You should use TEXT (storing unlimited number of characters) for the sake of forward compatibility. Hashing algorithms (need to) become stronger over time and thus this database field will need to support more characters over time. Additionally depending on your migration strategy you may need to store new and old hashes in the same field, so fixing the length to one type of hash is not recommended.


Hashes are a sequence of bits (128 bits, 160 bits, 256 bits, etc., depending on the algorithm). Your column should be binary-typed, not text/character-typed, if MySQL allows it (SQL Server datatype is binary(n) or varbinary(n)). You should also salt the hashes. Salts may be text or binary, and you will need a corresponding column.

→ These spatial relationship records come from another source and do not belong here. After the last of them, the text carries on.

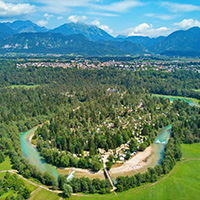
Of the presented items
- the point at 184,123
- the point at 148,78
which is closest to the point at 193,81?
the point at 148,78

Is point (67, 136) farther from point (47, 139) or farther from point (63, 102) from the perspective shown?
point (63, 102)

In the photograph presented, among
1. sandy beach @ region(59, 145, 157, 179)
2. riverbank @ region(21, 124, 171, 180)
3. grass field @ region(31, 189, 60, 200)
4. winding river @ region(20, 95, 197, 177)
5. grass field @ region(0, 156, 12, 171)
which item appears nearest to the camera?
grass field @ region(31, 189, 60, 200)

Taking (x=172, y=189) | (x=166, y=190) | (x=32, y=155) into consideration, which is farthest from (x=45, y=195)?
(x=172, y=189)

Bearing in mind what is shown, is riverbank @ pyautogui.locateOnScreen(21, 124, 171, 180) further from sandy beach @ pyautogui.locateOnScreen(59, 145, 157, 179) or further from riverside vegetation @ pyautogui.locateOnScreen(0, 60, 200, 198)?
riverside vegetation @ pyautogui.locateOnScreen(0, 60, 200, 198)

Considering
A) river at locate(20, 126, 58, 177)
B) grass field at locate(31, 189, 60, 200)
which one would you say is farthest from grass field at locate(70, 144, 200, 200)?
river at locate(20, 126, 58, 177)

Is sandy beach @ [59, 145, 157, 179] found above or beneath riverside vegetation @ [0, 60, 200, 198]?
beneath

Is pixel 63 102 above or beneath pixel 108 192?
above
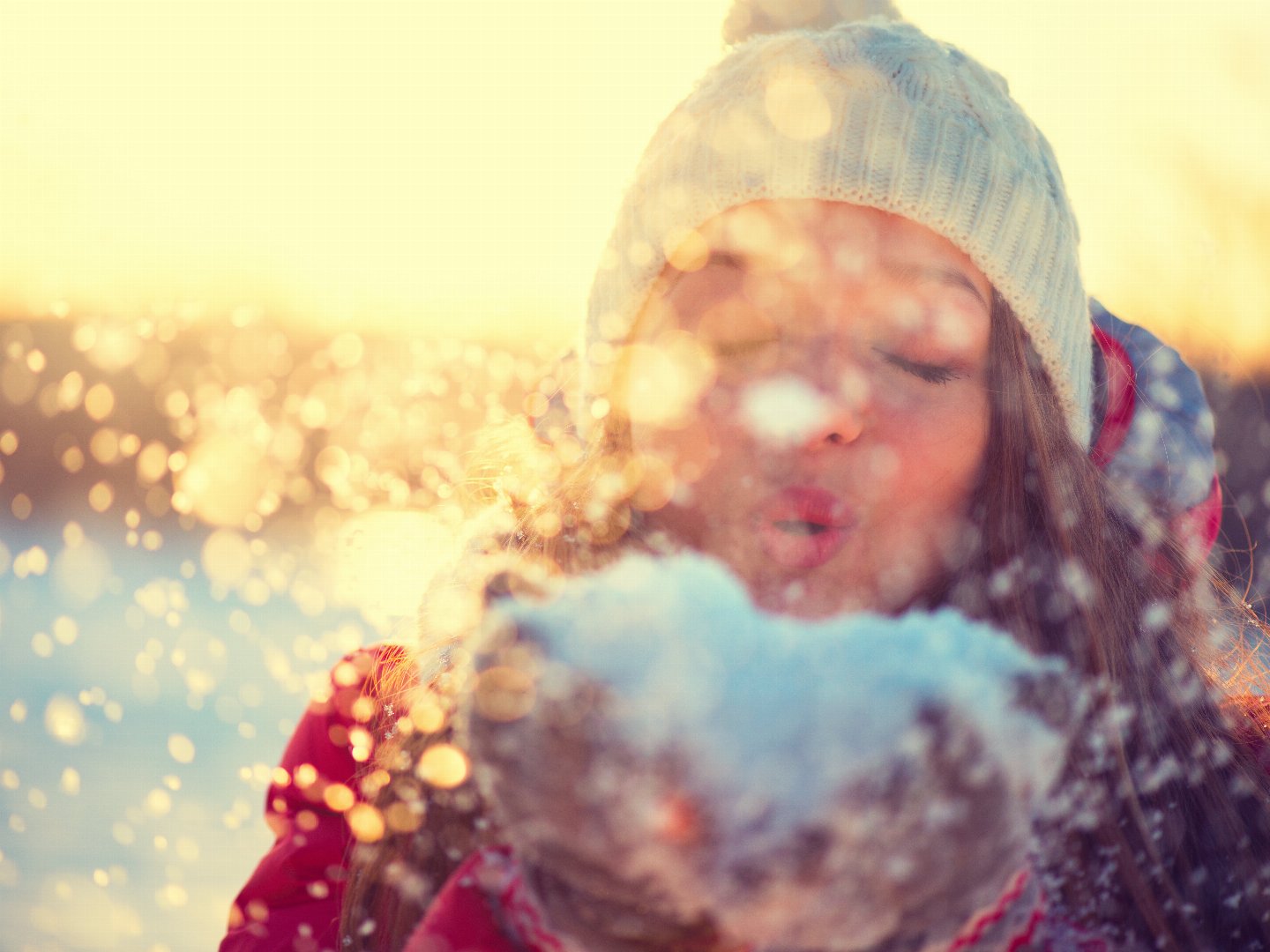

  • Justice is completely correct here - MySQL will store these as numerical values and will make searching on this column much more efficient than doing a string match, however salts should not be stored in the database beside the salted data - that eliminates the safety that salts provide.
    – Tony Maro
    Sep 20, 2011 at 14:54
  • 6
    Salts are not secret. The only secret is the password. Just make sure that every new password gets a new salt. Each time the user changes his password, the system should generate a new salt for that password. Salts should be long and random, such as 16 bytes generated from a cryptographically secure PRNG.
    – yfeldblum
    Sep 20, 2011 at 15:31
  • 1
    @TonyMaro Not sure whether a password string match on the SQL level is a good strategy. In other words, you should not search your database for a password, instead retrieve the user based on his username and compare passwords in code, rather than SQL.
    – bart
    Jul 25, 2017 at 22:27

It really depends on the hashing algorithm you're using. The length of the password has little to do with the length of the hash, if I remember correctly. Look up the specs on the hashing algorithm you are using, run a few tests, and truncate just above that.


I've always tested to find the MAX string length of an encrypted string and set that as the character length of a VARCHAR type. Depending on how many records you're going to have, it could really help the database size.


for md5 vARCHAR(32) is appropriate. For those using AES better to use varbinary.